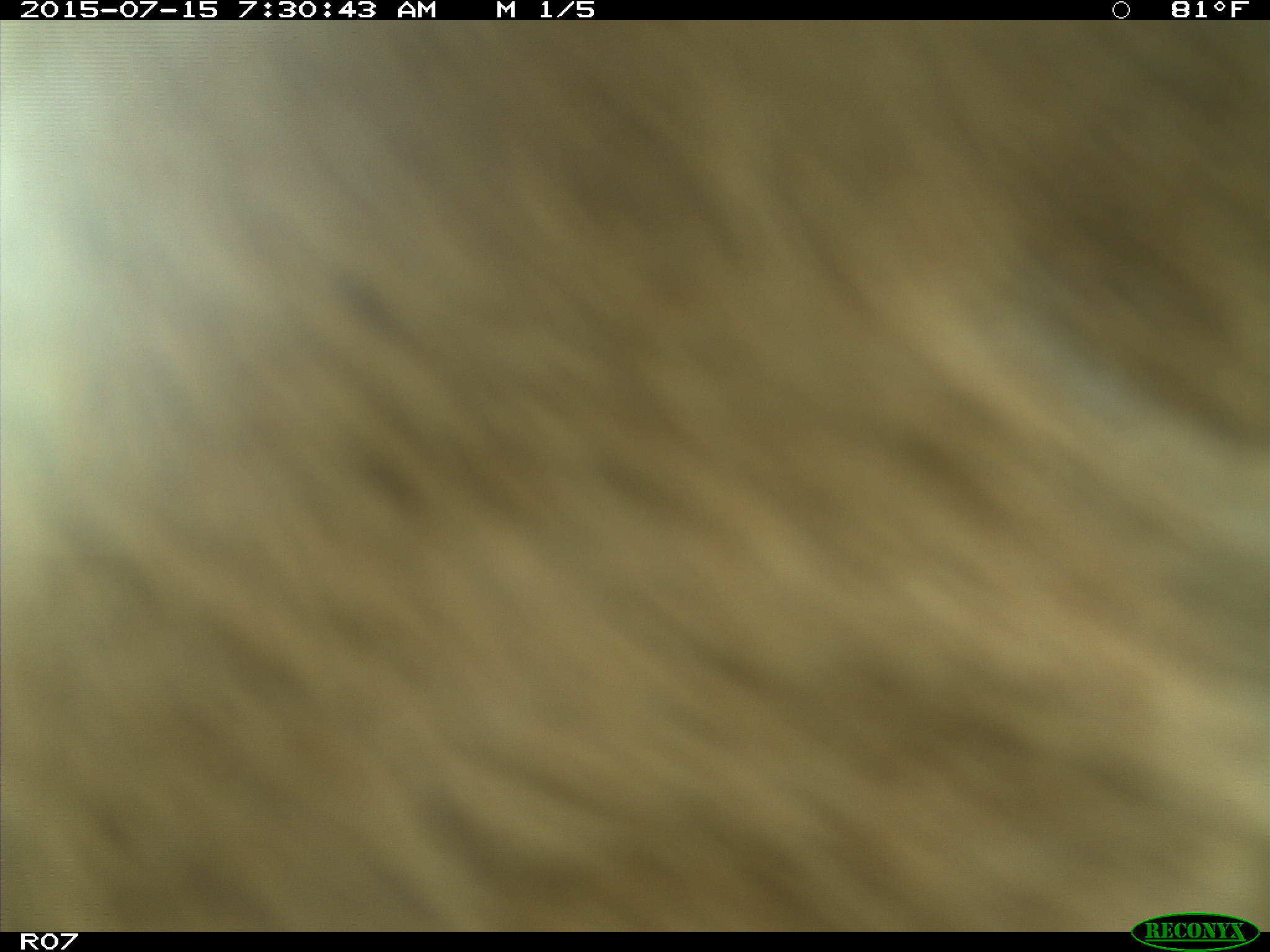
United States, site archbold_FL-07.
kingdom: Animalia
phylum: Chordata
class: Mammalia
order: Artiodactyla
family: Bovidae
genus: Bos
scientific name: Bos taurus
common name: domestic cow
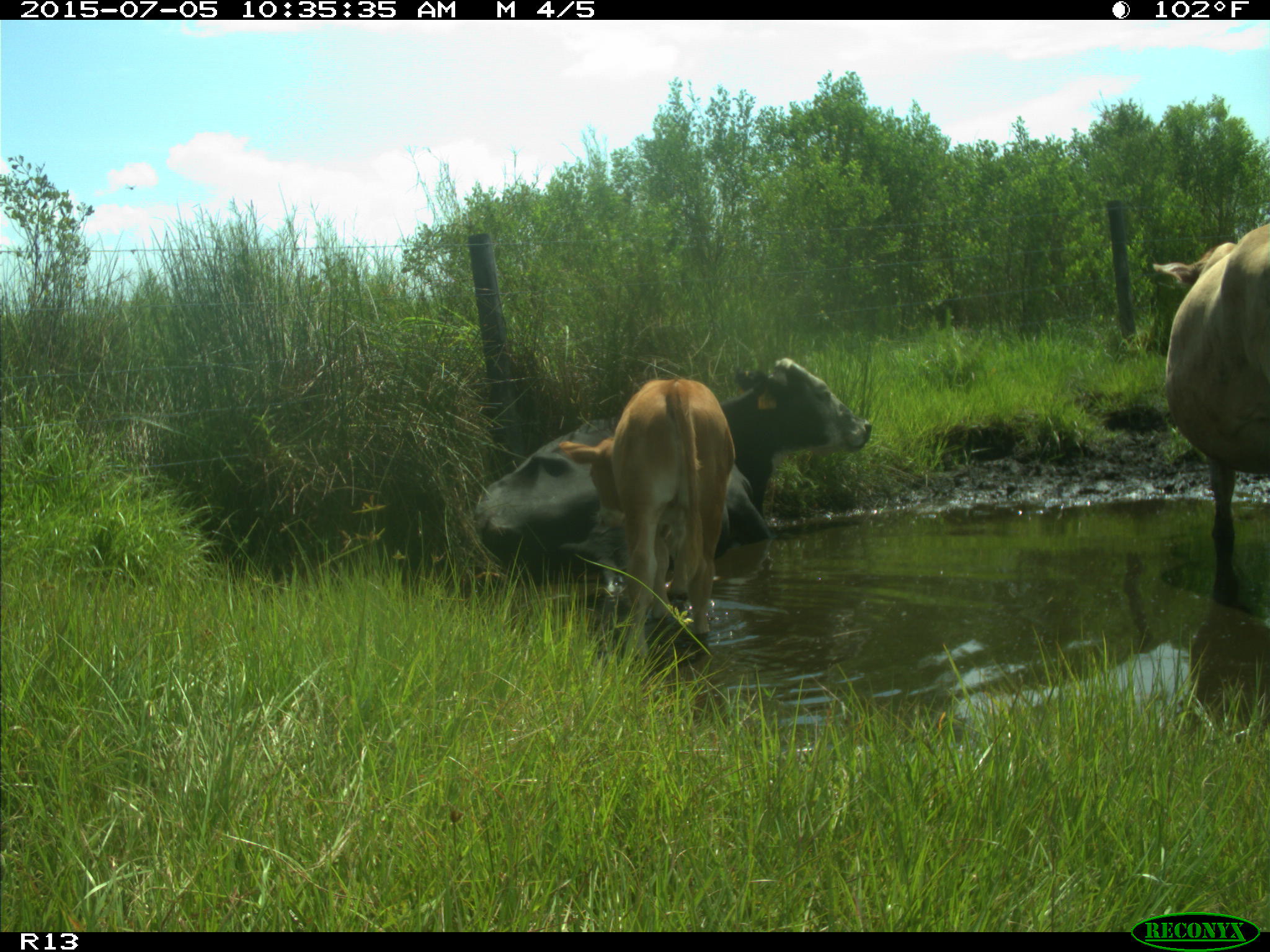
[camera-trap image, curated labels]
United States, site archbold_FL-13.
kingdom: Animalia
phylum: Chordata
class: Mammalia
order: Artiodactyla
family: Bovidae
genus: Bos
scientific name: Bos taurus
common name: domestic cow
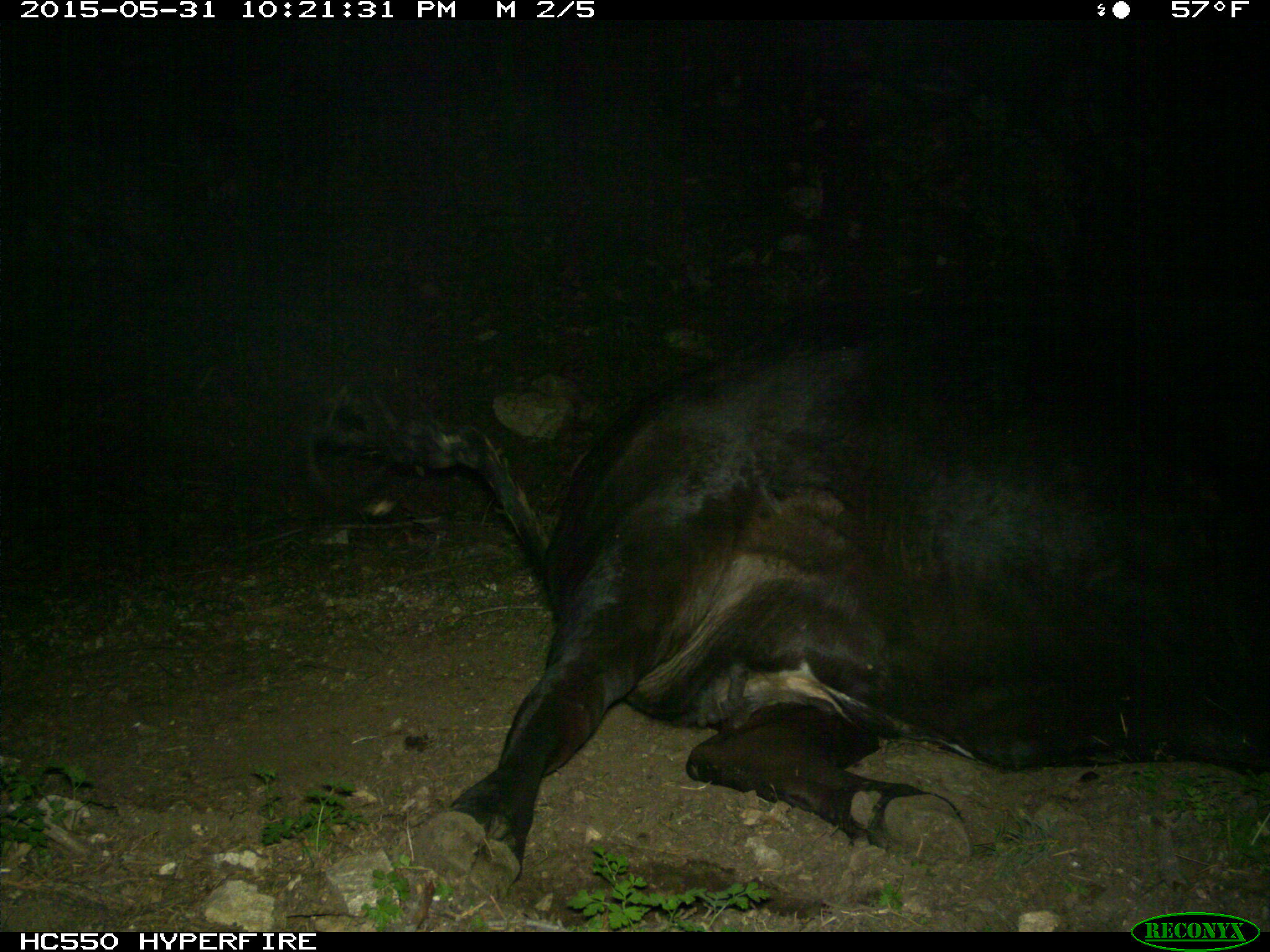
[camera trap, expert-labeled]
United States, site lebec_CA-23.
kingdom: Animalia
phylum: Chordata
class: Mammalia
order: Artiodactyla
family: Bovidae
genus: Bos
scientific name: Bos taurus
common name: domestic cow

━━━━

YOUR GOAL: All lines of the material that contain the string "site" are to be copied.

ANSWER TO THIS EXERCISE:
United States, site archbold_FL-07.
United States, site archbold_FL-13.
United States, site lebec_CA-23.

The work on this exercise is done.